▶ Extrait du document:
=-=-=

Le rapport de Jean Gruau ne va pourtant
pas rester sans effets. Il préconise un renforcement des mesures de
sécurité et .de contrôle de la qualité, dans les entreprises qui
fabriquent Ariane. C'est depuis cette époque que l'on multiplie les
repères qui permettent de déterminer si l'on a touché à une pièce
après son installation, et que l'on systématise les fiches
d'incidents. L'un des contrôleurs avait signalé une intervention
inexpliquée sur le capteur par lequel aurait été introduite la
capsule. Il avait remarqué que le repère, un trait de peinture, avait
été endommagé. A l'époque, cet incident n'avait pas été
répertorié.
Les trois échecs suivants de la fusée
Ariane V5,15 et 18 concerneront le troisième étage et son moteur
cryogénique, de conception différente de celle des moteurs Viking, qui
équipent les deux premiers étages. Le moteur cryogénique HM 7 est le
premier moteur de ce type construit à l'extérieur des Etats Unis. Il a
donc excité la convoitise de plusieurs services de renseignement
étrangers. Ainsi de ce " réseau " francosoviéto-roumain
démantelé en 1987, à Rouen, par la DST et dont les membres ont
bénéficié, depuis, d'un non-lieu. Plus inquiétantes sont les
confidences faites par le célèbre espion soviétique du nom de code
" Farewell " à la DST. Il révèle, dans deux de ses
rapports, que des plans du moteur HM 7 ont été livrés à ses
services. De nombreux épisodes de la guerre de l'ombre, beaucoup plus
discrets, comme le démantèlement d'un réseau à l'usine
d'Aérospatiale aux Mureaux (Yvelines) ou l'arrestation d'un ingénieur
détaché de Thomson, convaincu d'espionnage, prouvent, si besoin
était, que la fusée européenne est une cible permanente des services
de renseignement étrangers.

=-=-=

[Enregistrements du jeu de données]
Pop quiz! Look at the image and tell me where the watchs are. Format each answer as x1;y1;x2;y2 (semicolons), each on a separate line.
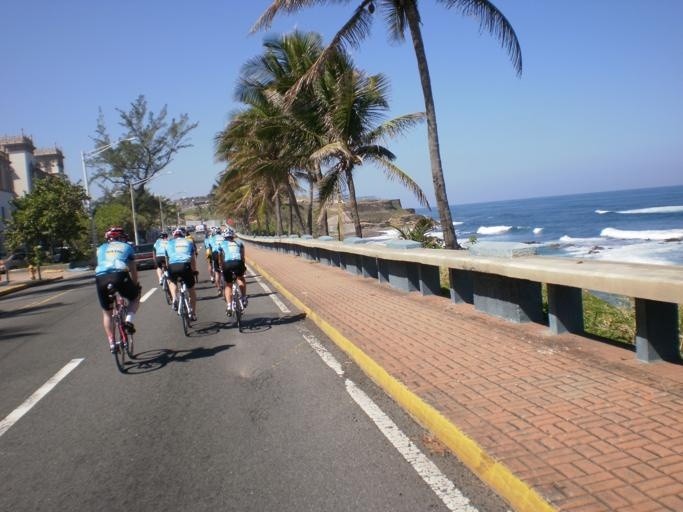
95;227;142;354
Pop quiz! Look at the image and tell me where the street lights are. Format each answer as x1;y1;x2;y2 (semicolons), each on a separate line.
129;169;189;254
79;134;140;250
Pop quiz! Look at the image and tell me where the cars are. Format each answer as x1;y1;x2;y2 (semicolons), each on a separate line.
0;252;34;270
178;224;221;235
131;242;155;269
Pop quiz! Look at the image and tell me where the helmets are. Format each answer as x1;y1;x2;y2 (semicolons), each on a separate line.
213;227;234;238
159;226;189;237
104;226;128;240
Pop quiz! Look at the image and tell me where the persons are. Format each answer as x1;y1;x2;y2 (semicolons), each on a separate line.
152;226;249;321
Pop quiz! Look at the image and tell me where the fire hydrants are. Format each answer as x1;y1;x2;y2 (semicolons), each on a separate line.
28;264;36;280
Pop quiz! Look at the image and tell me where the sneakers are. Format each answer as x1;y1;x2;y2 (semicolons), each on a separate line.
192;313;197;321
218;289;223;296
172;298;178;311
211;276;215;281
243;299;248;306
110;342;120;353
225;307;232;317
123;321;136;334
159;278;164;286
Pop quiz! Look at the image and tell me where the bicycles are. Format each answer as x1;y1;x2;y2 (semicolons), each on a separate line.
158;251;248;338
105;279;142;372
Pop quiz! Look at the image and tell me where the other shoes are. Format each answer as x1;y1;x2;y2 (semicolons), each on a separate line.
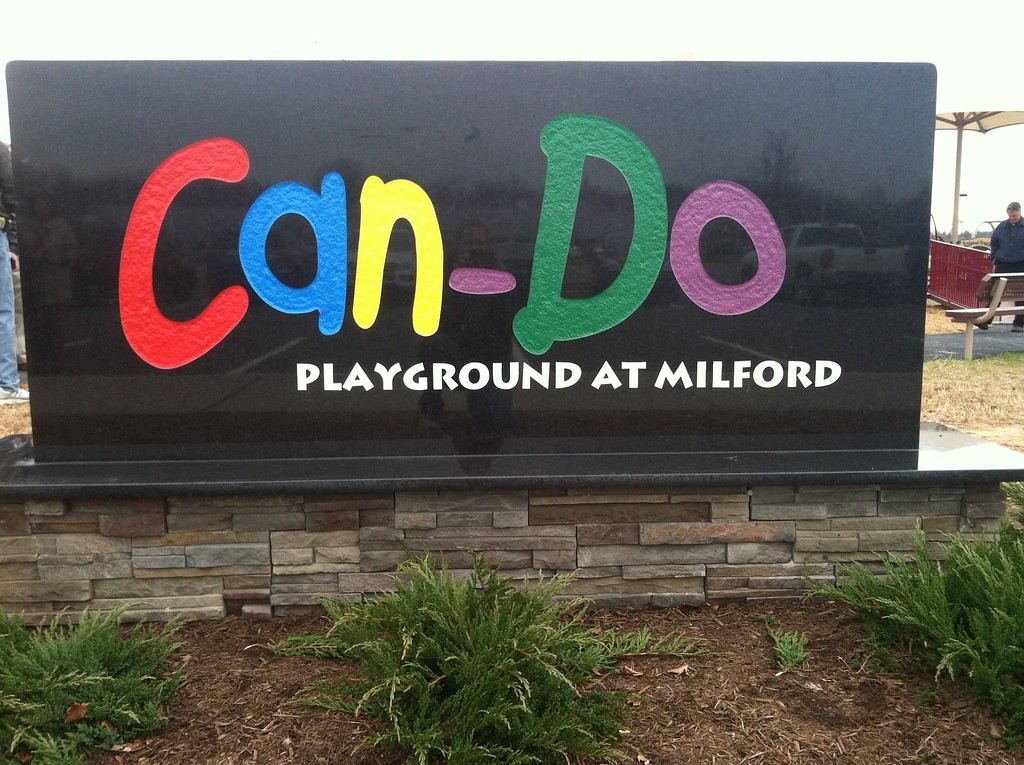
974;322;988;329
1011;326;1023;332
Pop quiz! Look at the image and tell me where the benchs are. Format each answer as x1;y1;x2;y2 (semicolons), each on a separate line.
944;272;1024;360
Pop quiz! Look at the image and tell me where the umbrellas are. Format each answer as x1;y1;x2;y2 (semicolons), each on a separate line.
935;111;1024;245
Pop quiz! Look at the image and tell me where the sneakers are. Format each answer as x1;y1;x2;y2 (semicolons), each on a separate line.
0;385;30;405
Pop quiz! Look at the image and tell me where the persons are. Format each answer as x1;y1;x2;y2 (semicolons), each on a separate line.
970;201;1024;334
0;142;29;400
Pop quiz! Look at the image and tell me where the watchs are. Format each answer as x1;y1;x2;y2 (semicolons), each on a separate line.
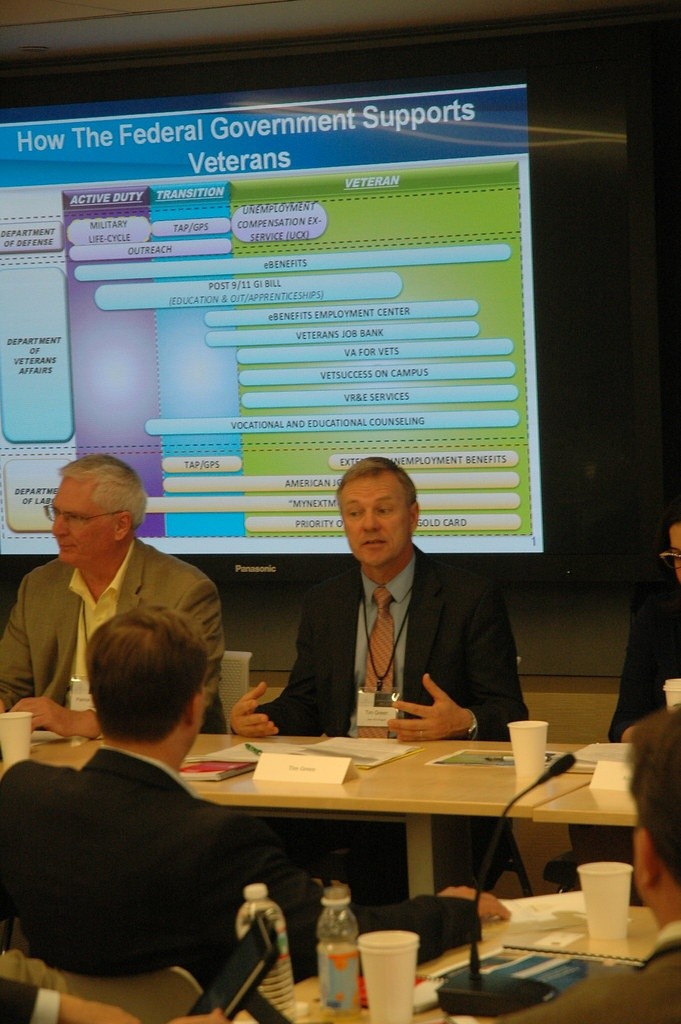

=-=-=

▶ Consignes:
A - Les affirmations suivantes concordent-elles avec l'extrait sur la fusée Ariane ? (i) Le moteur HM 7 est le premier moteur cryogénique construit hors des États-Unis. (ii) Les moteurs Viking équipent le troisième étage de la fusée. (iii) L'incident du repère endommagé avait été répertorié à l'époque. Répondez par oui ou non, en citant chaque fois les mots décisifs de l'extrait.
B - Dans l'extrait sur la fusée Ariane, remplacez "contrôleurs" par "inspecteurs", puis réécrivez le passage de "Le rapport de" à "répertorié.".

▶ Corrigé des exercices:
A -
(i) Oui : « Le moteur cryogénique HM 7 est le premier moteur de ce type construit à l'extérieur des Etats Unis ».
(ii) Non : « des moteurs Viking, qui équipent les deux premiers étages ».
(iii) Non : « A l'époque, cet incident n'avait pas été répertorié ».

B -
Le rapport de Jean Gruau ne va pourtant
pas rester sans effets. Il préconise un renforcement des mesures de
sécurité et .de contrôle de la qualité, dans les entreprises qui
fabriquent Ariane. C'est depuis cette époque que l'on multiplie les
repères qui permettent de déterminer si l'on a touché à une pièce
après son installation, et que l'on systématise les fiches
d'incidents. L'un des inspecteurs avait signalé une intervention
inexpliquée sur le capteur par lequel aurait été introduite la
capsule. Il avait remarqué que le repère, un trait de peinture, avait
été endommagé. A l'époque, cet incident n'avait pas été
répertorié.